JAXA, which has been involved with many important projects in the field of astronomy, held a lecture by Dr. Riccardo Giacconi, winner of the 2002 Nobel Prize in Physics, at the Tokyo International Exchange Center (Aomi, Koto-ku, Tokyo), on February 27, 2004.  The following is from the press interview conducted during his busy schedule in Japan, with some photos taken at his lecture and more information on his achievements.   - Editorial department of the JAXA Website
Nobel Prize Reception photo
Nobel Prize Reception (Dr. Giacconi is second from the left)
(C) The Nobel Foundation
Photo: Hans Mehlin, Nobel e-Museum

Dr. Giacconi's diploma, presented by the Nobel Foundation, has an artistic image of an X-ray emission from gasses as they are pulled into a black hole. Here is a link to an introduction to the work of Nils G.Stenqvist, who also painted the diplomas for Dr. Masatoshi Koshiba, and Dr. Koichi Tanaka.

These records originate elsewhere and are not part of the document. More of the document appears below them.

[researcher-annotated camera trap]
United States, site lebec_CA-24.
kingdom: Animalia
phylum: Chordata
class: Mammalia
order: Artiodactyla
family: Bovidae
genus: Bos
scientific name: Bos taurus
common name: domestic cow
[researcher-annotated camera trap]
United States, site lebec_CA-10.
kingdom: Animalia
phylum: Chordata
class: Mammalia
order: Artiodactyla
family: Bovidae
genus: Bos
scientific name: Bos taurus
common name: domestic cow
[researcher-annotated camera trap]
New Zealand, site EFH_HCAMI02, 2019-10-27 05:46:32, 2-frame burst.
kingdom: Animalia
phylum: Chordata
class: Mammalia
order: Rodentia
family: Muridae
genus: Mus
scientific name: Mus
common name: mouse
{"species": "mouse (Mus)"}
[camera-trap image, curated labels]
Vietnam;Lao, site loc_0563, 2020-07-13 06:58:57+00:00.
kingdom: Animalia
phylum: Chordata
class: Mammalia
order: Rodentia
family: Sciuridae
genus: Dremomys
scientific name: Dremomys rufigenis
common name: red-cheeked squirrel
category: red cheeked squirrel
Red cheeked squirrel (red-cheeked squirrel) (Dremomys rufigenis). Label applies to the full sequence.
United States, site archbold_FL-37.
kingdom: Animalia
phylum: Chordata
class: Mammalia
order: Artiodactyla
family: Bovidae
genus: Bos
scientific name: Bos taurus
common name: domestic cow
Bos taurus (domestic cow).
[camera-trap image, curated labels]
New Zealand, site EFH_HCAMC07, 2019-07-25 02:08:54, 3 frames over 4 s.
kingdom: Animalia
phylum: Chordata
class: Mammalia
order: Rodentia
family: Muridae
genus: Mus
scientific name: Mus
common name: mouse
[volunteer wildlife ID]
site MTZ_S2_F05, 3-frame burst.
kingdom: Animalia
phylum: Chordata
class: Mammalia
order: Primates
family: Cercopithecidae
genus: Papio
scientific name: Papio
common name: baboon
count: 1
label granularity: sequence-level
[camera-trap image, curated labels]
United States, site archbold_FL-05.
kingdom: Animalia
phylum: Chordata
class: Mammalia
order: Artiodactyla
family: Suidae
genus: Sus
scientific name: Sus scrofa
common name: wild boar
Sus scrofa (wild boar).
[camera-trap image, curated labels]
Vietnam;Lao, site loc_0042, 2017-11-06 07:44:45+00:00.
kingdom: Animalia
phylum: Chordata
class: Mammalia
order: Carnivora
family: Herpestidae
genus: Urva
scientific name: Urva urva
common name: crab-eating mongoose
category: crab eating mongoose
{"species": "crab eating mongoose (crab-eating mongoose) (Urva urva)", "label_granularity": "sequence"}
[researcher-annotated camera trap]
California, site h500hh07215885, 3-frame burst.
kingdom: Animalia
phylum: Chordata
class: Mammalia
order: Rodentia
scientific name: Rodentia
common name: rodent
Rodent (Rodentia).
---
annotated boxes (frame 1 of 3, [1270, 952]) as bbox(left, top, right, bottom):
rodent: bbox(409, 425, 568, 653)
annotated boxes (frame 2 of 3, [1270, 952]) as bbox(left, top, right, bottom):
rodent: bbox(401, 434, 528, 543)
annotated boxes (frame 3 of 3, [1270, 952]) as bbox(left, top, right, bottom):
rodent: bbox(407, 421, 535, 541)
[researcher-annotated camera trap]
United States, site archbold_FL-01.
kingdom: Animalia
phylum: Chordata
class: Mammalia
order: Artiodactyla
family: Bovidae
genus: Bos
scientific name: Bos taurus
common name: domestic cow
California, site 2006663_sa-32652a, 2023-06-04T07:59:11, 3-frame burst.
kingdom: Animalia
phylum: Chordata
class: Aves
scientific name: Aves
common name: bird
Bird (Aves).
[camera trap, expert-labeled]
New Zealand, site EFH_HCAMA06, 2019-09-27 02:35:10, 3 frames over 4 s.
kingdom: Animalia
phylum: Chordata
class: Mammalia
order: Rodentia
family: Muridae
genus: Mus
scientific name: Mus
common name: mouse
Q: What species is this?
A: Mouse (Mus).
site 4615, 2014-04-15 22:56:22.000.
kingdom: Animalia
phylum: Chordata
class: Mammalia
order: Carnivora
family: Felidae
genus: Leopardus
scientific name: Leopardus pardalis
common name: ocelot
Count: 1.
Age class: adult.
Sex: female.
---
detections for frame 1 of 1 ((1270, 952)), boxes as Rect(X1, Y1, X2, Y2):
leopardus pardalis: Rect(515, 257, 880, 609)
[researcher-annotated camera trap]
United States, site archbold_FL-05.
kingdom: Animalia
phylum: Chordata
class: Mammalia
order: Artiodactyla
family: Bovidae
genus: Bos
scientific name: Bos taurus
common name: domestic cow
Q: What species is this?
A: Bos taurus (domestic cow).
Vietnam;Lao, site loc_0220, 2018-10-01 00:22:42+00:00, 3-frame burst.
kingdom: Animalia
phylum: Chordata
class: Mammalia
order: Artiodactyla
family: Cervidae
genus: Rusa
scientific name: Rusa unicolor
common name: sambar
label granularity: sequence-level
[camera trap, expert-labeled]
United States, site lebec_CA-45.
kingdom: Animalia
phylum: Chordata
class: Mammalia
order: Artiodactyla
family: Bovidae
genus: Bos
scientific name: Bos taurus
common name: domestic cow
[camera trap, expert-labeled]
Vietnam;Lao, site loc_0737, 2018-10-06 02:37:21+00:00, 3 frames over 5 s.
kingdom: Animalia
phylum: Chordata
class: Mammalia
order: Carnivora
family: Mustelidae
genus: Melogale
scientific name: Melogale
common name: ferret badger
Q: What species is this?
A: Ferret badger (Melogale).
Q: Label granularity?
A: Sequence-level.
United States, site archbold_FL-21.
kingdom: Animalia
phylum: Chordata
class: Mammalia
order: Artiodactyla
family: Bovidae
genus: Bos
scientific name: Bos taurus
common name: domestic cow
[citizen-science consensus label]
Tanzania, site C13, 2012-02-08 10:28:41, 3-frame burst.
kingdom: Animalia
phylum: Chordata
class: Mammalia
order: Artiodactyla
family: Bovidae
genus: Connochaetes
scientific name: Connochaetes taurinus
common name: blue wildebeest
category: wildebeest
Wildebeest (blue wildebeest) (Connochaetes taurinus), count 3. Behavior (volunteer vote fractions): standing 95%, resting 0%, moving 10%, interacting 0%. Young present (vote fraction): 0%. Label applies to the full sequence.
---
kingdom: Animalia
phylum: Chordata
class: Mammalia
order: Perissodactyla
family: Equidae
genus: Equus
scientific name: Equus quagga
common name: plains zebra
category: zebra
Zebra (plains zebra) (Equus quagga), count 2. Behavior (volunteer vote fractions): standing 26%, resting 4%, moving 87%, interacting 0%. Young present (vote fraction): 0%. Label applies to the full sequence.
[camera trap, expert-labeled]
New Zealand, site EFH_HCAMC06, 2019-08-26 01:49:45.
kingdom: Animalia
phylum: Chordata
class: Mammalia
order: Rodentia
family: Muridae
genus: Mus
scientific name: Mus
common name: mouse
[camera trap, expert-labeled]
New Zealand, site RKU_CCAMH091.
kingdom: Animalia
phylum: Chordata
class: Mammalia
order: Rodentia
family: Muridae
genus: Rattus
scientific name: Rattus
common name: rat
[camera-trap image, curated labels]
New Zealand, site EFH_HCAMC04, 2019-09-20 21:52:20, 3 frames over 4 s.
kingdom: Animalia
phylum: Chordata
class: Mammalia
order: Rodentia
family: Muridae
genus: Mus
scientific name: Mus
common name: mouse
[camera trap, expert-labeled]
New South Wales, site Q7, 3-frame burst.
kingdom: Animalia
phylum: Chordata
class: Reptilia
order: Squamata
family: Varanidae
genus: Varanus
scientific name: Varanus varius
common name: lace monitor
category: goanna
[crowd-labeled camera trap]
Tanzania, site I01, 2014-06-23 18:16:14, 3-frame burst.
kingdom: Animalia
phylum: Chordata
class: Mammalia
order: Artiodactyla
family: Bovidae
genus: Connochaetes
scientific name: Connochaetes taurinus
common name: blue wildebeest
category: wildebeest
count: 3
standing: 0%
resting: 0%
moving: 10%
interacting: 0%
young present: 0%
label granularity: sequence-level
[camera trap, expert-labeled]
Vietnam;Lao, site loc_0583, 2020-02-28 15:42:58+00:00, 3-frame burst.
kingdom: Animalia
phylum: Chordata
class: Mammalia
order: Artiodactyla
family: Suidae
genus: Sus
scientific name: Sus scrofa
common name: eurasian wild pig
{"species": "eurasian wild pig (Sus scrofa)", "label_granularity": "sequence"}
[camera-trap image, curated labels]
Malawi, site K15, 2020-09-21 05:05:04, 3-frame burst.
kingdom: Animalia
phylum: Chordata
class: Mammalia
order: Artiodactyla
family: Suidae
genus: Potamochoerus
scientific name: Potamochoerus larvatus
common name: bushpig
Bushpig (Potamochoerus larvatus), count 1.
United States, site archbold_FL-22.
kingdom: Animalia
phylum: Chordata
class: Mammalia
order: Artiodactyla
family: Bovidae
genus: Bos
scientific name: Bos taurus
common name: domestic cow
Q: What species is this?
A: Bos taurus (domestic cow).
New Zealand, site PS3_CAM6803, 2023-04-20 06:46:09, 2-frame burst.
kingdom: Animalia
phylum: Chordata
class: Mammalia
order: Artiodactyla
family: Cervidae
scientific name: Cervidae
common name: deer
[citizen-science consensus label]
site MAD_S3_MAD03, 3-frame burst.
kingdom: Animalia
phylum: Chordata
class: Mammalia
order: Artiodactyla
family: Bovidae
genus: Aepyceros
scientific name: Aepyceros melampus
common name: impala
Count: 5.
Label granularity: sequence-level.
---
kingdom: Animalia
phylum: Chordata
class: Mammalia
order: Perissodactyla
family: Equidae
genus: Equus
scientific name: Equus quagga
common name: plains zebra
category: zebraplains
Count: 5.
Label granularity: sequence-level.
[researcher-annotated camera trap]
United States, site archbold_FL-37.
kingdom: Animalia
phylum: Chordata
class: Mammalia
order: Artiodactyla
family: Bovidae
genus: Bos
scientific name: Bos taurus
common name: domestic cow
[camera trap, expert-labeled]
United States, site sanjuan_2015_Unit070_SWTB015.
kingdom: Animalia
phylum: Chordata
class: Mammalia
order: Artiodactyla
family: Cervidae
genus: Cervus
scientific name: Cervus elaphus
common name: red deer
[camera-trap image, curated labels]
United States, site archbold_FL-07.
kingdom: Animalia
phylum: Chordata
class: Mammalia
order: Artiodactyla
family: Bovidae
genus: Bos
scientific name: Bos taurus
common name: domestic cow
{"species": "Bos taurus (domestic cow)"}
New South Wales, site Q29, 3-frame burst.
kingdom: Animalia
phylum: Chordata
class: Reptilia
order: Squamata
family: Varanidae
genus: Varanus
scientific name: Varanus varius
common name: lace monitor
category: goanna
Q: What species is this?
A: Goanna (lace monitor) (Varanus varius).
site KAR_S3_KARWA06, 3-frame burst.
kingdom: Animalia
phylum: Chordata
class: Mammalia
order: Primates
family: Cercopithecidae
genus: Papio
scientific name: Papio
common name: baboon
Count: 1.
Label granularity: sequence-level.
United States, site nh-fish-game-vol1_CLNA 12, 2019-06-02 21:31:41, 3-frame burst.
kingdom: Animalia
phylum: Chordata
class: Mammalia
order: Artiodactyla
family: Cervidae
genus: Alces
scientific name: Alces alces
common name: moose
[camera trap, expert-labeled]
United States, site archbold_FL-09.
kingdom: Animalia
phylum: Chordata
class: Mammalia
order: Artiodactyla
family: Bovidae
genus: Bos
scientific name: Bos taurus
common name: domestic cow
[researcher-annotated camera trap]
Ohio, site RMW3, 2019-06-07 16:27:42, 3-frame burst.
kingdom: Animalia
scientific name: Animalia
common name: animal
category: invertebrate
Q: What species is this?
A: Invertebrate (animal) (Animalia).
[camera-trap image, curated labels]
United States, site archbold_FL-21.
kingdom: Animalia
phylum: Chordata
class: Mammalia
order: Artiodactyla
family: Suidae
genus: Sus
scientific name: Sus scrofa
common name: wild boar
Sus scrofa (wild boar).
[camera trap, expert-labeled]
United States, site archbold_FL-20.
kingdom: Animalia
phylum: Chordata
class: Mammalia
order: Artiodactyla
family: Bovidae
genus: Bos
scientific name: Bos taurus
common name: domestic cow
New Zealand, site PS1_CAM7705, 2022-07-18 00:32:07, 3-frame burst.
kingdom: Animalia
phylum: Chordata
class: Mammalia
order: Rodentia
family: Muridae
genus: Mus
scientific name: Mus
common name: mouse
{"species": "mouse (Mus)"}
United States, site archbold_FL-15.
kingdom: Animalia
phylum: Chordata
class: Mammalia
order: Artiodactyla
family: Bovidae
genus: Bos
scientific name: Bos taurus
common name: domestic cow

Q1. What is your attraction to X-ray astronomy?

We have studied astronomy, and in particular X-ray astronomy, for many years, and have proven that explosive phenomena are related to the birth of celestial bodies.

Massive explosions, such as the Big Bang, cause the birth and death of stars, and create large-scale structures like galaxies and galactic clusters. When such an immense explosive phenomenon occurs, it heats gases to extremely high temperatures and energizes particles, which results in X-ray emissions.

Though you might think that nothing exists in the space between galaxies, it is actually filled with rarefied, super-heated gases. Though these gases are very thin, they contain more material than an entire galaxy. But they can only be detected by their X-ray glow. We were the first ones to discover this.

Also, since a lot of X-rays are released when a star goes supernova, X-ray observations are a very efficient way to find and study high energy phenomena in space. These high-energy phenomena are very important stages in the birth or death of stars, galaxies and galaxy clusters, and also in their evolution. That is the fascination of X-ray astronomy.